━━━━━ RECORDS PROVIDED ━━━━━

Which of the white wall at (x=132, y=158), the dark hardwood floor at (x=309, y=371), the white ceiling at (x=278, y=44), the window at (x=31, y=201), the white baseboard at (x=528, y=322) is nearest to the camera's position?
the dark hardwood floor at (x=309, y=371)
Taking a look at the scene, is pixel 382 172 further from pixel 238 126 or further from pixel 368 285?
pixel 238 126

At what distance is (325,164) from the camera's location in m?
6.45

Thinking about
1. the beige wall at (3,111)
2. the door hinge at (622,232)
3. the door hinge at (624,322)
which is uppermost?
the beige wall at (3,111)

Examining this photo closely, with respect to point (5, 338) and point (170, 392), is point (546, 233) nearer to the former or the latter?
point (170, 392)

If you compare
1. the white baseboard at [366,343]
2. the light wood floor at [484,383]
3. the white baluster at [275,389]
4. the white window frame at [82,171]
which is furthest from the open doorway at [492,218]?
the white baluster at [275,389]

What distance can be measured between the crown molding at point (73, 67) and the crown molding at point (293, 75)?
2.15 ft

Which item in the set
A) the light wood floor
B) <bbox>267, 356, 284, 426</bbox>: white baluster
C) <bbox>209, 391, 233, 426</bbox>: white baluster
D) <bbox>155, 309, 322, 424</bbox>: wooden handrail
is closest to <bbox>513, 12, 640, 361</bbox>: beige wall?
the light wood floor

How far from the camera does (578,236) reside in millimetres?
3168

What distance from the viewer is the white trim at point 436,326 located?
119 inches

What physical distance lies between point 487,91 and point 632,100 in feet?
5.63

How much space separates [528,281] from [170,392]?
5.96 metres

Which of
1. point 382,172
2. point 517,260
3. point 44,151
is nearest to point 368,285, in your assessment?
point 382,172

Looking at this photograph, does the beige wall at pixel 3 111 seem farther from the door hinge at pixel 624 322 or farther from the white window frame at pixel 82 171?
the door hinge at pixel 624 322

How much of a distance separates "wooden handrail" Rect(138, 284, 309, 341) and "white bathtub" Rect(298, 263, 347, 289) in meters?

━━━━━

> [INSTRUCTION] Copy out verbatim the part of the items above that opens with the line containing "Looking at this" and runs through the end of the items.

> [RESPONSE TO THIS EXERCISE]
Looking at this photograph, does the beige wall at pixel 3 111 seem farther from the door hinge at pixel 624 322 or farther from the white window frame at pixel 82 171?
the door hinge at pixel 624 322

How much of a distance separates "wooden handrail" Rect(138, 284, 309, 341) and "white bathtub" Rect(298, 263, 347, 289) in meters?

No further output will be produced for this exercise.